### Stated task:
Render the records below as a Markdown table with the columns "Row" and "Line". Cover the span from the first line of the records through the line containing "22V19L227 15L223 14H217L210", with one numbered row per line, skipping blank lines and leaving out the pictures.

### Extracted material:
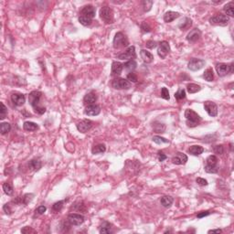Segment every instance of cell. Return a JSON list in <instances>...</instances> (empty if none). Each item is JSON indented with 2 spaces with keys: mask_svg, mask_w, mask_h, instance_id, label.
<instances>
[{
  "mask_svg": "<svg viewBox=\"0 0 234 234\" xmlns=\"http://www.w3.org/2000/svg\"><path fill=\"white\" fill-rule=\"evenodd\" d=\"M41 97H42V93L40 92H39V91H33L29 95V104L34 109L35 113L38 114H40V115L45 114V112H46V108L40 105Z\"/></svg>",
  "mask_w": 234,
  "mask_h": 234,
  "instance_id": "obj_1",
  "label": "cell"
},
{
  "mask_svg": "<svg viewBox=\"0 0 234 234\" xmlns=\"http://www.w3.org/2000/svg\"><path fill=\"white\" fill-rule=\"evenodd\" d=\"M185 117L187 119V125L189 127H196L201 121V117L191 109L185 111Z\"/></svg>",
  "mask_w": 234,
  "mask_h": 234,
  "instance_id": "obj_2",
  "label": "cell"
},
{
  "mask_svg": "<svg viewBox=\"0 0 234 234\" xmlns=\"http://www.w3.org/2000/svg\"><path fill=\"white\" fill-rule=\"evenodd\" d=\"M113 44H114V49H121V48L127 47L129 45V41H128L127 37L123 32H117L114 38Z\"/></svg>",
  "mask_w": 234,
  "mask_h": 234,
  "instance_id": "obj_3",
  "label": "cell"
},
{
  "mask_svg": "<svg viewBox=\"0 0 234 234\" xmlns=\"http://www.w3.org/2000/svg\"><path fill=\"white\" fill-rule=\"evenodd\" d=\"M233 65L231 62V64L226 63H218L216 64V71L220 77H224L226 75L233 72Z\"/></svg>",
  "mask_w": 234,
  "mask_h": 234,
  "instance_id": "obj_4",
  "label": "cell"
},
{
  "mask_svg": "<svg viewBox=\"0 0 234 234\" xmlns=\"http://www.w3.org/2000/svg\"><path fill=\"white\" fill-rule=\"evenodd\" d=\"M100 17L106 24L114 23V12L109 7H104L100 10Z\"/></svg>",
  "mask_w": 234,
  "mask_h": 234,
  "instance_id": "obj_5",
  "label": "cell"
},
{
  "mask_svg": "<svg viewBox=\"0 0 234 234\" xmlns=\"http://www.w3.org/2000/svg\"><path fill=\"white\" fill-rule=\"evenodd\" d=\"M230 22V19L227 15L223 14H217L210 19V23L211 25H217V26H226Z\"/></svg>",
  "mask_w": 234,
  "mask_h": 234,
  "instance_id": "obj_6",
  "label": "cell"
},
{
  "mask_svg": "<svg viewBox=\"0 0 234 234\" xmlns=\"http://www.w3.org/2000/svg\"><path fill=\"white\" fill-rule=\"evenodd\" d=\"M131 86V82L124 78H116L112 82V87L116 90H128Z\"/></svg>",
  "mask_w": 234,
  "mask_h": 234,
  "instance_id": "obj_7",
  "label": "cell"
},
{
  "mask_svg": "<svg viewBox=\"0 0 234 234\" xmlns=\"http://www.w3.org/2000/svg\"><path fill=\"white\" fill-rule=\"evenodd\" d=\"M95 13L96 9L93 6H92V5H87L85 7H83L82 9L81 10L80 16L93 20V19H94V17H95Z\"/></svg>",
  "mask_w": 234,
  "mask_h": 234,
  "instance_id": "obj_8",
  "label": "cell"
},
{
  "mask_svg": "<svg viewBox=\"0 0 234 234\" xmlns=\"http://www.w3.org/2000/svg\"><path fill=\"white\" fill-rule=\"evenodd\" d=\"M136 58V48L134 46H130L125 52L118 55V59L123 61H131Z\"/></svg>",
  "mask_w": 234,
  "mask_h": 234,
  "instance_id": "obj_9",
  "label": "cell"
},
{
  "mask_svg": "<svg viewBox=\"0 0 234 234\" xmlns=\"http://www.w3.org/2000/svg\"><path fill=\"white\" fill-rule=\"evenodd\" d=\"M205 64H206L205 61L200 60V59L193 58L189 61V62L188 64V68H189V70H190L192 72H197V71H199L200 69H202L205 66Z\"/></svg>",
  "mask_w": 234,
  "mask_h": 234,
  "instance_id": "obj_10",
  "label": "cell"
},
{
  "mask_svg": "<svg viewBox=\"0 0 234 234\" xmlns=\"http://www.w3.org/2000/svg\"><path fill=\"white\" fill-rule=\"evenodd\" d=\"M170 52V46H169V43L166 40L164 41H161L159 43V46H158V49H157V54L159 56L161 59H165L168 53Z\"/></svg>",
  "mask_w": 234,
  "mask_h": 234,
  "instance_id": "obj_11",
  "label": "cell"
},
{
  "mask_svg": "<svg viewBox=\"0 0 234 234\" xmlns=\"http://www.w3.org/2000/svg\"><path fill=\"white\" fill-rule=\"evenodd\" d=\"M68 221L71 225L73 226H80L84 222V217L81 214L72 213L68 216Z\"/></svg>",
  "mask_w": 234,
  "mask_h": 234,
  "instance_id": "obj_12",
  "label": "cell"
},
{
  "mask_svg": "<svg viewBox=\"0 0 234 234\" xmlns=\"http://www.w3.org/2000/svg\"><path fill=\"white\" fill-rule=\"evenodd\" d=\"M204 108L210 116L215 117L218 115V106L215 103L210 102V101H207L204 103Z\"/></svg>",
  "mask_w": 234,
  "mask_h": 234,
  "instance_id": "obj_13",
  "label": "cell"
},
{
  "mask_svg": "<svg viewBox=\"0 0 234 234\" xmlns=\"http://www.w3.org/2000/svg\"><path fill=\"white\" fill-rule=\"evenodd\" d=\"M76 126H77V129H78L79 132L84 134V133L88 132L92 128V126H93V122L91 120L85 119V120H82V121L79 122Z\"/></svg>",
  "mask_w": 234,
  "mask_h": 234,
  "instance_id": "obj_14",
  "label": "cell"
},
{
  "mask_svg": "<svg viewBox=\"0 0 234 234\" xmlns=\"http://www.w3.org/2000/svg\"><path fill=\"white\" fill-rule=\"evenodd\" d=\"M11 101L16 106H22L25 104V95L20 93H13L11 95Z\"/></svg>",
  "mask_w": 234,
  "mask_h": 234,
  "instance_id": "obj_15",
  "label": "cell"
},
{
  "mask_svg": "<svg viewBox=\"0 0 234 234\" xmlns=\"http://www.w3.org/2000/svg\"><path fill=\"white\" fill-rule=\"evenodd\" d=\"M101 113V107L97 104H91L86 106L85 110H84V114L88 116H96L98 114H100Z\"/></svg>",
  "mask_w": 234,
  "mask_h": 234,
  "instance_id": "obj_16",
  "label": "cell"
},
{
  "mask_svg": "<svg viewBox=\"0 0 234 234\" xmlns=\"http://www.w3.org/2000/svg\"><path fill=\"white\" fill-rule=\"evenodd\" d=\"M201 37V31L199 29H194L187 35V40L189 42L194 43L198 41Z\"/></svg>",
  "mask_w": 234,
  "mask_h": 234,
  "instance_id": "obj_17",
  "label": "cell"
},
{
  "mask_svg": "<svg viewBox=\"0 0 234 234\" xmlns=\"http://www.w3.org/2000/svg\"><path fill=\"white\" fill-rule=\"evenodd\" d=\"M187 162H188L187 155H185L181 152H178L176 154V156L172 158V163L175 165H185Z\"/></svg>",
  "mask_w": 234,
  "mask_h": 234,
  "instance_id": "obj_18",
  "label": "cell"
},
{
  "mask_svg": "<svg viewBox=\"0 0 234 234\" xmlns=\"http://www.w3.org/2000/svg\"><path fill=\"white\" fill-rule=\"evenodd\" d=\"M140 55H141V58L145 63L149 64L154 61V55L146 50H141Z\"/></svg>",
  "mask_w": 234,
  "mask_h": 234,
  "instance_id": "obj_19",
  "label": "cell"
},
{
  "mask_svg": "<svg viewBox=\"0 0 234 234\" xmlns=\"http://www.w3.org/2000/svg\"><path fill=\"white\" fill-rule=\"evenodd\" d=\"M96 101H97V95H96L95 93H93V92H91V93H87L83 98V104L87 106L91 105V104H94Z\"/></svg>",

### Output below:
| Row | Line |
|---|---|
| 1 | Segment every instance of cell. Return a JSON list in <instances>...</instances> (empty if none). Each item is JSON indented with 2 spaces with keys: mask_svg, mask_w, mask_h, instance_id, label. |
| 2 | <instances> |
| 3 | [{ |
| 4 |   "mask_svg": "<svg viewBox=\"0 0 234 234\" xmlns=\"http://www.w3.org/2000/svg\"><path fill=\"white\" fill-rule=\"evenodd\" d=\"M41 97H42V93L40 92H39V91H33L29 95V104L34 109L35 113L38 114H40V115L45 114V112H46V108L40 105Z\"/></svg>", |
| 5 |   "mask_w": 234, |
| 6 |   "mask_h": 234, |
| 7 |   "instance_id": "obj_1", |
| 8 |   "label": "cell" |
| 9 | }, |
| 10 | { |
| 11 |   "mask_svg": "<svg viewBox=\"0 0 234 234\" xmlns=\"http://www.w3.org/2000/svg\"><path fill=\"white\" fill-rule=\"evenodd\" d=\"M185 117L187 119V125L189 127H196L201 121V117L191 109L185 111Z\"/></svg>", |
| 12 |   "mask_w": 234, |
| 13 |   "mask_h": 234, |
| 14 |   "instance_id": "obj_2", |
| 15 |   "label": "cell" |
| 16 | }, |
| 17 | { |
| 18 |   "mask_svg": "<svg viewBox=\"0 0 234 234\" xmlns=\"http://www.w3.org/2000/svg\"><path fill=\"white\" fill-rule=\"evenodd\" d=\"M113 44H114V49H121V48L127 47L129 45V41H128L127 37L123 32H117L114 38Z\"/></svg>", |
| 19 |   "mask_w": 234, |
| 20 |   "mask_h": 234, |
| 21 |   "instance_id": "obj_3", |
| 22 |   "label": "cell" |
| 23 | }, |
| 24 | { |
| 25 |   "mask_svg": "<svg viewBox=\"0 0 234 234\" xmlns=\"http://www.w3.org/2000/svg\"><path fill=\"white\" fill-rule=\"evenodd\" d=\"M233 65L231 62V64L226 63H218L216 64V71L220 77H224L226 75L233 72Z\"/></svg>", |
| 26 |   "mask_w": 234, |
| 27 |   "mask_h": 234, |
| 28 |   "instance_id": "obj_4", |
| 29 |   "label": "cell" |
| 30 | }, |
| 31 | { |
| 32 |   "mask_svg": "<svg viewBox=\"0 0 234 234\" xmlns=\"http://www.w3.org/2000/svg\"><path fill=\"white\" fill-rule=\"evenodd\" d=\"M100 17L106 24L114 23V12L109 7H104L100 10Z\"/></svg>", |
| 33 |   "mask_w": 234, |
| 34 |   "mask_h": 234, |
| 35 |   "instance_id": "obj_5", |
| 36 |   "label": "cell" |
| 37 | }, |
| 38 | { |
| 39 |   "mask_svg": "<svg viewBox=\"0 0 234 234\" xmlns=\"http://www.w3.org/2000/svg\"><path fill=\"white\" fill-rule=\"evenodd\" d=\"M230 22V19L227 15L223 14H217L210 19V23L211 25H217V26H226Z\"/></svg>", |